Bill & The Belles Dreamsongs, Etc. Jalopy 

Four-piece Johnson City Tennessee band Bill & The Belles signature sound is a throwback to popular music in America back as far as the 1920’s when Ragtime was the flavour of the day, soon to be overtaken by Jazz, Swing and eventually merging with country music as the preferred choice for many radio listeners. Bill & The Belles manage to recreate all these styles with their amalgamation of the various genre across the thirteen tracks that comprise Dreamsongs, Etc. Five of the inclusions were penned by lead vocalist Kris Truelsen.  

Reflecting a sound that is also closely aligned to bluegrass, it’s no surprise that they were nominated in 2017 for four IBMA Awards, though it hardly does them justice to pigeon hole them to one single genre. Banjo, fiddle, clarinet and guitar are provided by Truelsen, Kalia Yeagle and Grant Van’t Hoff respectfully, the trio also contributing harmony vocals, with fourth member Karl Zerfas adding bass. The musical arrangements, production and performances throughout are impressive and stylish.

Hum Your Troubles Away starts the ball rolling in simple Ragtime style, followed by the Hank Williams sounding - both in title and musical content - Lonesome Blues. A similar melancholy is visited in Tuck Away My Lonesome Blues – complete with yodelling – one of two Jimmie Rodgers songs covered, the other being the broody My Carolina Sunshine Girl. The self-written material compares favourably, in particular the timeless Wedding Bells Chimes and Good Gal I’ll Be Okay, both of which could have been borrowed from The Great American Songbook.

# [Material shown]
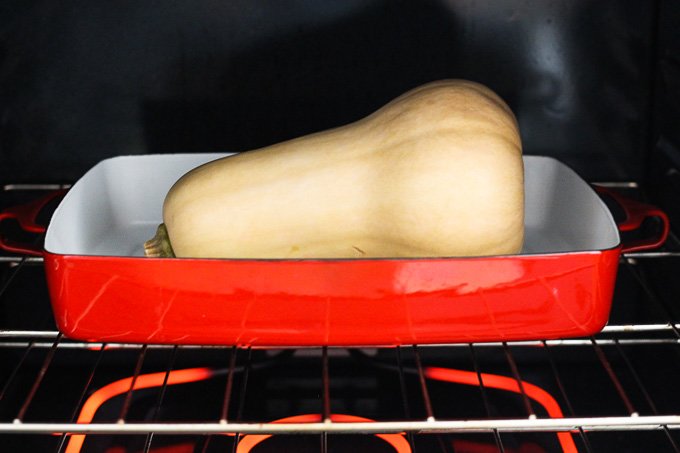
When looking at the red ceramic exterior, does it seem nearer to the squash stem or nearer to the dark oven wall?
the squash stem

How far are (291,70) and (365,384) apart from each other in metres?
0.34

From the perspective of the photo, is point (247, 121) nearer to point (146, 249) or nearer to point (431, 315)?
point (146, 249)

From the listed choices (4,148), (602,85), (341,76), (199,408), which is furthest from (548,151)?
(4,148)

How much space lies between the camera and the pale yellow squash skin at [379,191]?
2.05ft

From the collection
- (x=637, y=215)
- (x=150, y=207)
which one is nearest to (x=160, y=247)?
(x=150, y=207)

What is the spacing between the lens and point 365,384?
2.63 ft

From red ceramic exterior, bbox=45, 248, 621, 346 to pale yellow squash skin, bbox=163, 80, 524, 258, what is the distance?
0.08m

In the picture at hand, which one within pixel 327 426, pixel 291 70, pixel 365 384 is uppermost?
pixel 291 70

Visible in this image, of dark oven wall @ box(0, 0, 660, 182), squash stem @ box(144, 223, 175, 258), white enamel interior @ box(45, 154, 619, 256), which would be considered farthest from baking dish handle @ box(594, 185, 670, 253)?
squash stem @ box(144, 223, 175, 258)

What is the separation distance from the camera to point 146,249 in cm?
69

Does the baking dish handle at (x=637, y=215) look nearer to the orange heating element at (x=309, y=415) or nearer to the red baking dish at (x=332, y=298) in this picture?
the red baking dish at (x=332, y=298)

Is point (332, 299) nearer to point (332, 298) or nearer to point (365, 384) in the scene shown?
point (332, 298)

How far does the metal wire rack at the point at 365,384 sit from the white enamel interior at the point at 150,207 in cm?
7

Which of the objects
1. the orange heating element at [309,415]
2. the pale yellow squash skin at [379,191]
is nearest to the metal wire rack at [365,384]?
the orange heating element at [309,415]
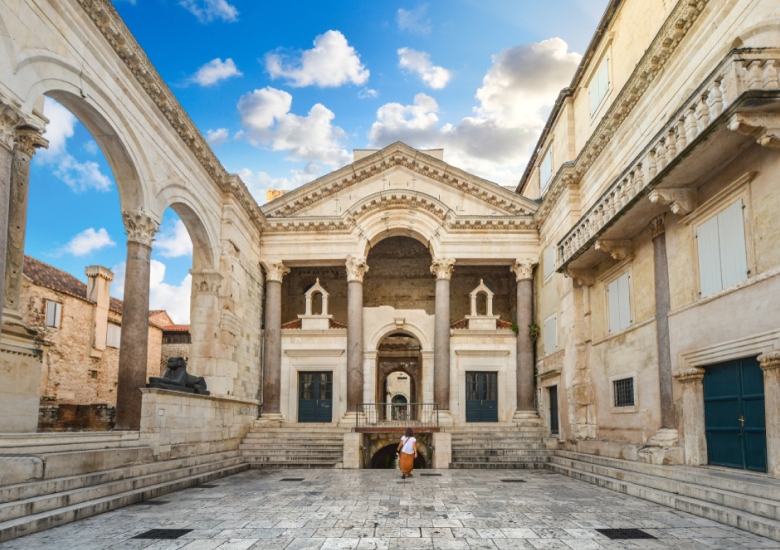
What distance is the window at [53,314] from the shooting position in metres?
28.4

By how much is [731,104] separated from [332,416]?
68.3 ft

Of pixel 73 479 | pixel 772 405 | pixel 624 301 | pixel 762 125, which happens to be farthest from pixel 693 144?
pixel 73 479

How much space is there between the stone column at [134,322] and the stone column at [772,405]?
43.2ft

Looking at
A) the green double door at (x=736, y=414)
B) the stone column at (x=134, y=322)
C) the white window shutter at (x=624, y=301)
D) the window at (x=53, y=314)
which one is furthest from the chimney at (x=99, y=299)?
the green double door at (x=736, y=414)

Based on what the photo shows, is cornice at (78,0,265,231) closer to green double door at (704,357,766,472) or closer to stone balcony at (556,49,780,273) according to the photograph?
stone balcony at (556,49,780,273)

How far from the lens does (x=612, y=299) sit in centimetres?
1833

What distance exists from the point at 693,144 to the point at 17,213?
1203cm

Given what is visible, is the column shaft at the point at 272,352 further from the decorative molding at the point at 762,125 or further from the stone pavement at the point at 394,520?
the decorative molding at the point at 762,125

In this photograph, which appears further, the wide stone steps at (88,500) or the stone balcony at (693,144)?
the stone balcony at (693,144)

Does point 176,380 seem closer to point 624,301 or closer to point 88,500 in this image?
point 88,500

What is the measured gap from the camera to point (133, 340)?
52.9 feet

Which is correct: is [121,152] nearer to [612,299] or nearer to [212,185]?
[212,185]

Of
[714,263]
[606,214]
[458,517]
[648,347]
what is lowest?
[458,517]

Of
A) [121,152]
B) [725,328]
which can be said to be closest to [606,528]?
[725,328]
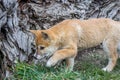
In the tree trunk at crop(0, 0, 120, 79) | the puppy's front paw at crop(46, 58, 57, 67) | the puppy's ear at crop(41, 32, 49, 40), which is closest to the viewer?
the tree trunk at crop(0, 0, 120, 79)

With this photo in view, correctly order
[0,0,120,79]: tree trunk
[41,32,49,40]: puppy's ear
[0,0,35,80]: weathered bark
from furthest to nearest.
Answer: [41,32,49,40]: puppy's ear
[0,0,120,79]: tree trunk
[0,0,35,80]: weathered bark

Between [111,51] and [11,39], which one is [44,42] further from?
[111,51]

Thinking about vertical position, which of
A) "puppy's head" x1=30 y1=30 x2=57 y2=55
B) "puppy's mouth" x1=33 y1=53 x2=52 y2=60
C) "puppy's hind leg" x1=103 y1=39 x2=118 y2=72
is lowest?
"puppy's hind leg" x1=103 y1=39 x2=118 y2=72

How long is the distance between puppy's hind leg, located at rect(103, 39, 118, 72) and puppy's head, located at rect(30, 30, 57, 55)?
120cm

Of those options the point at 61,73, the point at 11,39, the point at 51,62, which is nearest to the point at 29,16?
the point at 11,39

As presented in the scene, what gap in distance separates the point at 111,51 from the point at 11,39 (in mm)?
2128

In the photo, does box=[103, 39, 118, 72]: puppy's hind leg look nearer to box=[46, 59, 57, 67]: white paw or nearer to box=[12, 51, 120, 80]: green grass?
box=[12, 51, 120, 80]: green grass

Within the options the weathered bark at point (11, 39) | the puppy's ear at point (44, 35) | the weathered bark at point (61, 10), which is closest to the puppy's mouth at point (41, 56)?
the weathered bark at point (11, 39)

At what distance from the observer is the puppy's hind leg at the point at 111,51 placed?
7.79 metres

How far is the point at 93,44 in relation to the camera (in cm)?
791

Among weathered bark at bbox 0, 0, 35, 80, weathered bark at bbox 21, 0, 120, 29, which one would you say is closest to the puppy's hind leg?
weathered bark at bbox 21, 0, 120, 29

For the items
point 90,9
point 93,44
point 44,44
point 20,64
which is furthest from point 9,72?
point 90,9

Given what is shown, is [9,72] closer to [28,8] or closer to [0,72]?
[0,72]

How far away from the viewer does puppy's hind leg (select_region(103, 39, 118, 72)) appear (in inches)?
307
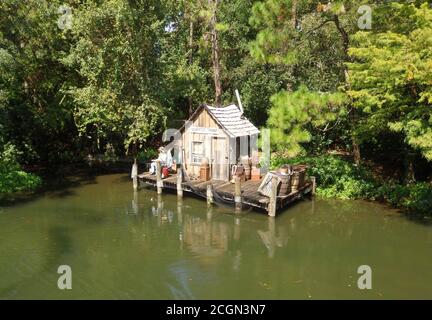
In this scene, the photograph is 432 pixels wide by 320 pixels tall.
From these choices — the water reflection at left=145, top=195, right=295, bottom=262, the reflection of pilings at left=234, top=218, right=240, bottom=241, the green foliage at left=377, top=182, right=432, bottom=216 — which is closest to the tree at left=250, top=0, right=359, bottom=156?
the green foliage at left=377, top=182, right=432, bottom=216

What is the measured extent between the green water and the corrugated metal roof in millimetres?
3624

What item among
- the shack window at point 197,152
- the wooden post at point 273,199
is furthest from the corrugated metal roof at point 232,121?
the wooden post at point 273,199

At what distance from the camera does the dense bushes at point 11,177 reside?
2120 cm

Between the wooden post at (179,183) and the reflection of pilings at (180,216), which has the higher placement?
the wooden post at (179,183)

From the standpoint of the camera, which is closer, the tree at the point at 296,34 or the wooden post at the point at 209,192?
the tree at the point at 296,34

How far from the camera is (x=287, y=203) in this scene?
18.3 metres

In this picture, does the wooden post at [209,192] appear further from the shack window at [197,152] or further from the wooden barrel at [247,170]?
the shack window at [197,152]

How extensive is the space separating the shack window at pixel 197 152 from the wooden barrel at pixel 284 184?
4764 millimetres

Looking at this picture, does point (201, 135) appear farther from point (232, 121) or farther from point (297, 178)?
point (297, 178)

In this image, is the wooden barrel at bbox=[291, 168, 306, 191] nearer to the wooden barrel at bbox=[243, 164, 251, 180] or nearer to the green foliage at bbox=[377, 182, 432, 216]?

# [Task requirements]
Quote the review of Dreamsongs, Etc. word for word, beginning at "Four-piece Johnson City" and ending after "vocalist Kris Truelsen.".

# [Response area]
Four-piece Johnson City Tennessee band Bill & The Belles signature sound is a throwback to popular music in America back as far as the 1920’s when Ragtime was the flavour of the day, soon to be overtaken by Jazz, Swing and eventually merging with country music as the preferred choice for many radio listeners. Bill & The Belles manage to recreate all these styles with their amalgamation of the various genre across the thirteen tracks that comprise Dreamsongs, Etc. Five of the inclusions were penned by lead vocalist Kris Truelsen.